I try to be economical when writing code; for example, I tend to use single quotes over double quotes for characters because it saves me one keystroke. One area where I don’t do that is when typing TRUE and FALSE (R accepts T and F as well), just because it is clearer to see in code and syntax highlighting kicks in. That’s why I was surprised to read Jason Morgan’s post in that it is possible to redefine T and F and get undesirable behavior.
Playing around it is quite easy to redefine other fundamental constants in R. For example, I posted in Twitter:
> pi  3.141593 > pi <- 2 > pi*2  4
Ouch, dangerous! I tend to muck around with matrices quite a bit and, being a friend of parsimony, I often use capital letters to represent them. This would have eventually bitten me if I had used the abbreviated TRUE and FALSE. As Kevin Ushey replied to my tweet, one can redefine even basic functions like ‘+’ and be pure evil; over the top, sure, but possible.
9 responses to “R pitfalls #4: redefining the basics”
I was doing some Tukeys HSD results and innocently decided to call my vector letters, then wondered why my vector was 26 characters long rather than the 6 it should have been. Guess where R stores its alphabet! Easily done!
R is a very large language with lots of reserved (although redefinable) keywords. It pays to pay attention all the time.
It certainly does. I always check to make sure that i get what i wanted (which is how i discovered the letters reservation)
Yeah,well, this is true in pretty much every language out there. Heck, I knew folks who thought it was funny to add this line to their coworkers’ .login file: “alias ls=logout” .
I doubt that someone would change “pi”, but T and F might change by accidental reassignment.
Running some error checking on at least the most common possibilities might be of use. I guess, though that these statements would have to come at the end of your script to make sure nothing was overwritten. Something along the lines of:
if (!identical(T, TRUE)) stop("'T' has been reassigned to ", T)
I doubt that someone would do it on purpose, but I can think of a number of acronyms related to my area of work for which it would make sense to use pi as a variable name.
I’ve had some nasty bugs due to redefining T to a transition matrix in my early days of R programming; I was pretty annoyed when I found out the language would let me do something so dangerous.
One redefinition in R is very useful for cross-platform work, e.g. when you are developing a script on a Mac but someone else will also be using it on Windows. This allows all the calls to quartz() to open a new graph window to still function on Windows (and could be easily swapped to go the other way):
# when collaborating, need to swap windows() vs quartz() calls. This does that nicely:
# (courtesy of https://stat.ethz.ch/pipermail/r-help/2008-December/181899.html)
That’s handy indeed.

______

▸ Questions to answer
1/ Answer each question using the R pitfalls post.
(a) Which letters does R accept in place of TRUE and FALSE?
(b) How many characters long did the commenter's vector named letters turn out to be, and how many should it have had?
(c) What did one commenter redefine T to in their early days of R programming?
2/ Rewrite the section of the R pitfalls post that starts with the words "I doubt that someone would change" and ends with "something so dangerous.", switching "transition matrix" to "covariance matrix".
Rely only on the R pitfalls post when answering.

▸ Collected data
______

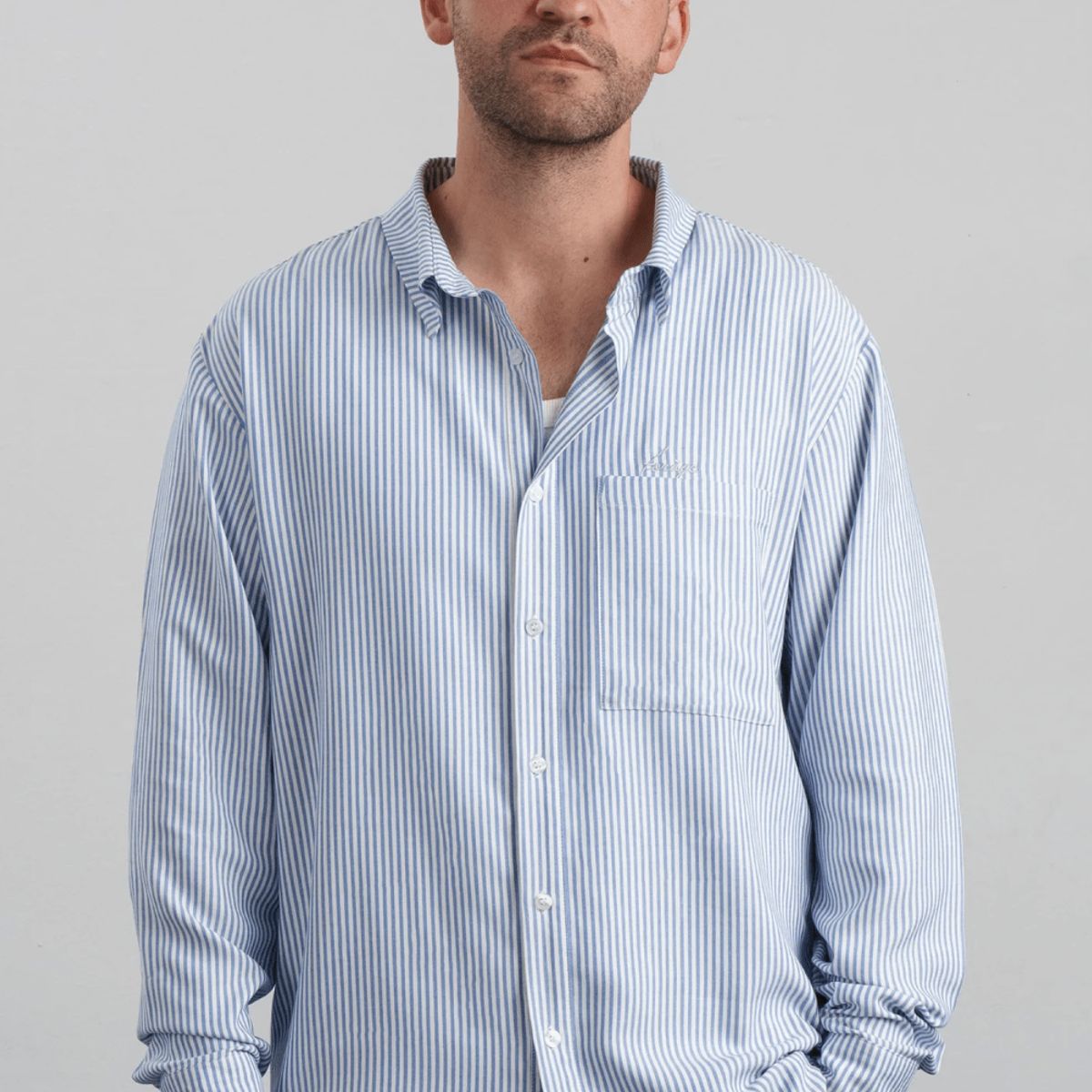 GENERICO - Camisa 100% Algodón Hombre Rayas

______

▸ Replies
1/
(a) T and F.
(b) It was 26 characters long instead of 6.
(c) A transition matrix.

2/
I doubt that someone would change “pi”, but T and F might change by accidental reassignment.
Running some error checking on at least the most common possibilities might be of use. I guess, though that these statements would have to come at the end of your script to make sure nothing was overwritten. Something along the lines of:
if (!identical(T, TRUE)) stop("'T' has been reassigned to ", T)
I doubt that someone would do it on purpose, but I can think of a number of acronyms related to my area of work for which it would make sense to use pi as a variable name.
I’ve had some nasty bugs due to redefining T to a covariance matrix in my early days of R programming; I was pretty annoyed when I found out the language would let me do something so dangerous.